Может быть, я просто постарел и эти компании были не моими? Я смотрел на Борьку, тихо сидящего в углу с кружкой в руке, и чувствовал, что и ему все это не очень нужно, неинтересно, он словно бы не участвует, а присутствует и со стороны кажется гостем в собственном доме.
Я мысленно представлял, что одна из этих девиц останется здесь до утра, а потом, может быть, навсегда, и Борьке будет пусто с ней самой глухой и больной пустотой. Она будет что-то спрашивать и говорить, бойко, с молодым задором, а он будет молчать и думать о своем…
Несколько месяцев мы не виделись, и я мало что знал о нем. Я работал не отрываясь, трудно, оформлял Мишеля Монтеня для детского издательства; бился, не мог найти решения, выходило слишком философично, будто я иллюстрирую идею, концепцию, а нужен был зримый отзвук этих идей, понятный детям. Получалась графическая заумь, ложная символика, а требовались простота, ясный образ времени и чтоб эта простота и ясность соединялись с чем-то необычным, отражающим таинственное излучение неистребимой мысли, ищущего духа.
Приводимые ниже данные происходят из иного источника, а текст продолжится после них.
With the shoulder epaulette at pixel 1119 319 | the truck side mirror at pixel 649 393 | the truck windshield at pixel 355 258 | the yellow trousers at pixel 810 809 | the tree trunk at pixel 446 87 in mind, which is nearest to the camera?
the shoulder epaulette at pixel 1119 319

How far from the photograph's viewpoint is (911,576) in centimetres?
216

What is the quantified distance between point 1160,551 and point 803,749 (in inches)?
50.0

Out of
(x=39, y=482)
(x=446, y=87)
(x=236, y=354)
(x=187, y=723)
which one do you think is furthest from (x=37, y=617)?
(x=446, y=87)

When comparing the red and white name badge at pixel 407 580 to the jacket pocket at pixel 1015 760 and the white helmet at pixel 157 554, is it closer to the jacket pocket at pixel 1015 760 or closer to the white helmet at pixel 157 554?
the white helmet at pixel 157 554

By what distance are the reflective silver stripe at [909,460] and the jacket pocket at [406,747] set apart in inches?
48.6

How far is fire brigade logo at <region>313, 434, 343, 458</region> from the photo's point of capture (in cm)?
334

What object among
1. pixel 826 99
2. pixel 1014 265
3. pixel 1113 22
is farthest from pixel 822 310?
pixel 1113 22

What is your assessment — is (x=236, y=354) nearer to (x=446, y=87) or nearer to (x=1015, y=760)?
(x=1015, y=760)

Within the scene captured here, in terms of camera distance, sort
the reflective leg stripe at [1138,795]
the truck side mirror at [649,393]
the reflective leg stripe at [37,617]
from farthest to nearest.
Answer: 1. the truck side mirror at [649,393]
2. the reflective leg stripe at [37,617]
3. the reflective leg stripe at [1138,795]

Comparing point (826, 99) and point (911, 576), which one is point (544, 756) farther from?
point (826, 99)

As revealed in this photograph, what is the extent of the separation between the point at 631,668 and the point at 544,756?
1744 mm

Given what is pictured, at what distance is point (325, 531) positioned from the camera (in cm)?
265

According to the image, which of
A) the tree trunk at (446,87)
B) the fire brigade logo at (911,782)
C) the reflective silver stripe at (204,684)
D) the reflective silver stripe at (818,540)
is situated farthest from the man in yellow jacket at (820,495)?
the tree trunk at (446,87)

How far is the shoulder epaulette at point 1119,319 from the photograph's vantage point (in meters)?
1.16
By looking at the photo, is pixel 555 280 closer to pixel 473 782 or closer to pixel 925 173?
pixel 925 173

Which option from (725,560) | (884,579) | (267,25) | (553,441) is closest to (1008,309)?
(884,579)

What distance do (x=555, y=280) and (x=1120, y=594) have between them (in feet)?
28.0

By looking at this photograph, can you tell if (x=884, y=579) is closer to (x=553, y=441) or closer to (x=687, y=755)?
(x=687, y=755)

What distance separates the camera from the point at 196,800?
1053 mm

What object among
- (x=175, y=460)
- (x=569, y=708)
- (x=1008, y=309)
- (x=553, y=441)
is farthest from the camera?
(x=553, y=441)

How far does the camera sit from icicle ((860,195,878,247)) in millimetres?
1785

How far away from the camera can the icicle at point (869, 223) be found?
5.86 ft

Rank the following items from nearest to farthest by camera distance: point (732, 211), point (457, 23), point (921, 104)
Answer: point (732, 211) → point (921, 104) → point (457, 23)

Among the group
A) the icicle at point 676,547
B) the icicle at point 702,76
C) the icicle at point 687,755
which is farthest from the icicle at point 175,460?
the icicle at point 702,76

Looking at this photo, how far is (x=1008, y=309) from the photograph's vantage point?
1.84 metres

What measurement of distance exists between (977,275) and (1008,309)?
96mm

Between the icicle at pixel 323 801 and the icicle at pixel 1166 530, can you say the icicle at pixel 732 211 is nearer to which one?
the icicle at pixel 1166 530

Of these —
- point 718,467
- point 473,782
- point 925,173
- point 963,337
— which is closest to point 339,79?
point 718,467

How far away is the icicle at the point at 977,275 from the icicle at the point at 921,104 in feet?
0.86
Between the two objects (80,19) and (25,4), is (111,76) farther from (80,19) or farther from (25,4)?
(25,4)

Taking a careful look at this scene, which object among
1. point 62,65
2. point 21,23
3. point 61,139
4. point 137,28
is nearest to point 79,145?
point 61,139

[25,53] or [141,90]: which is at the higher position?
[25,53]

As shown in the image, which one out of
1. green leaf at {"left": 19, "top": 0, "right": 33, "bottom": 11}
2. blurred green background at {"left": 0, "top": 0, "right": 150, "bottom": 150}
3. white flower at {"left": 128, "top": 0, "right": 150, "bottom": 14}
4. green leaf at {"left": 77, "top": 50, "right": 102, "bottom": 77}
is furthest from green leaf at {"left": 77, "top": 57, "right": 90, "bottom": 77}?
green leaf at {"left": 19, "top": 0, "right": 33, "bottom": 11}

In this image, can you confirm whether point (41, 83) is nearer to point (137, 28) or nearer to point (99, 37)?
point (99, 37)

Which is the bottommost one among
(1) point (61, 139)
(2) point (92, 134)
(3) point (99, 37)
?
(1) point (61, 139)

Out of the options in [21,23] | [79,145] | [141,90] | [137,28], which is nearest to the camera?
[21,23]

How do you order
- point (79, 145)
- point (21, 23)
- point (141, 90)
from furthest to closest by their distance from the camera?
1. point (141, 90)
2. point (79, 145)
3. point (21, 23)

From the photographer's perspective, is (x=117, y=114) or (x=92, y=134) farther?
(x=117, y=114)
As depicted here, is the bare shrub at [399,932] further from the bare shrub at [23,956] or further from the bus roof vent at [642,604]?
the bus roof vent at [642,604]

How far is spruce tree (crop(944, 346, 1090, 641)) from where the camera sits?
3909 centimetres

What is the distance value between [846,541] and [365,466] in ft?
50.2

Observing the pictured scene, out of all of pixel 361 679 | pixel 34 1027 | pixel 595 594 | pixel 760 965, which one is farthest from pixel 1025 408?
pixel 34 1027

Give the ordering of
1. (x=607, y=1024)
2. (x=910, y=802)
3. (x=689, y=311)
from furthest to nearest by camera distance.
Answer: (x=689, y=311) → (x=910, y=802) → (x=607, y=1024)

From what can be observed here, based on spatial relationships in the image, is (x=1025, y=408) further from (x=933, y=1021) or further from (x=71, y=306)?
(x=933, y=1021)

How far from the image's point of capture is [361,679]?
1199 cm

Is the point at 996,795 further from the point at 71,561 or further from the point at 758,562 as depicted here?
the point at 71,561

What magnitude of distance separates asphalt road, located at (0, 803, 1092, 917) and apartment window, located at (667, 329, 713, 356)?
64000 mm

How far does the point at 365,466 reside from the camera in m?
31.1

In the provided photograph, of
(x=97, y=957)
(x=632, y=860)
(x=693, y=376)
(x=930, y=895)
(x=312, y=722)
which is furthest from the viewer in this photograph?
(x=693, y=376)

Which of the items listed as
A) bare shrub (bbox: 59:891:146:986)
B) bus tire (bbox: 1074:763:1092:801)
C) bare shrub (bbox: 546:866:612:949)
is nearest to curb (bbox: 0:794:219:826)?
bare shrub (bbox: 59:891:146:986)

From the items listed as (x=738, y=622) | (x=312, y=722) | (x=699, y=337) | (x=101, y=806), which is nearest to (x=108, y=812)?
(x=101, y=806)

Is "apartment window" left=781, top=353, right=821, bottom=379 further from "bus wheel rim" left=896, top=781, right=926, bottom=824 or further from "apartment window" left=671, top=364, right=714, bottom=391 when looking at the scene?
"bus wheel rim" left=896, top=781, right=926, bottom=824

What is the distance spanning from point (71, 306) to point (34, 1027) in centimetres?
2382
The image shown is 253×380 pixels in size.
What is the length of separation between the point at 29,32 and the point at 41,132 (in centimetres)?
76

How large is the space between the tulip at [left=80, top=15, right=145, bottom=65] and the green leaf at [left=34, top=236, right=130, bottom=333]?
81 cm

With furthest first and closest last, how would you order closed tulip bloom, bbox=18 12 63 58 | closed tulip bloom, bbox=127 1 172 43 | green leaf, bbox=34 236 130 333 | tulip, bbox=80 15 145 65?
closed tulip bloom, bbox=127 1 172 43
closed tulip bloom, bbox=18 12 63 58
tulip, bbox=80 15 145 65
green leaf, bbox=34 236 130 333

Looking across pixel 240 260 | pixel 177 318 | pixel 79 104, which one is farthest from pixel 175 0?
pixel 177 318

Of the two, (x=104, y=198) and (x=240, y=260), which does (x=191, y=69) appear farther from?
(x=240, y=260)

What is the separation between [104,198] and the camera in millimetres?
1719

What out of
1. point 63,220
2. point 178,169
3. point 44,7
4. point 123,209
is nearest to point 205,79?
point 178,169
Работать было интересно. Я перечитывал книги, точнее, не перечитывал, а читал — те, к которым едва прикоснулся в детстве.
Раза два звонил Борька. Голос его был то далек, то близок, будто звонит с соседней улицы. И голос его мне не нравился — безразличный, раздавленный, размытый.
Он вообще не умел и не любил разговаривать по телефону. Ни его состояния, ни его настроения по телефону определить было нельзя. По телефону с ним можно было лишь договариваться о чем-либо — о встрече, о поездке.
— Ну как ты, ну что ты? — спрашивал я.
— Нормально, — отвечал он.
И в этом «нормально» чувствовались болезнь и отчужденность. И не зная, что ему сказать, я произносил какие-то пустые, дежурные фразы, которым надлежало отвлечь его, настроить на другой лад, произносил с каким-то простецким, грубоватым оптимизмом.
— Ты бросай, — говорил я ему. — Кончать с этим надо. Пьешь небось? Работать тебе надо… Бросай это дело.
— А бросать-то че? — так же грубовато и вместе с тем тускло, как бы без выражения, отвечал он. — Сам бросай, у меня все в порядке.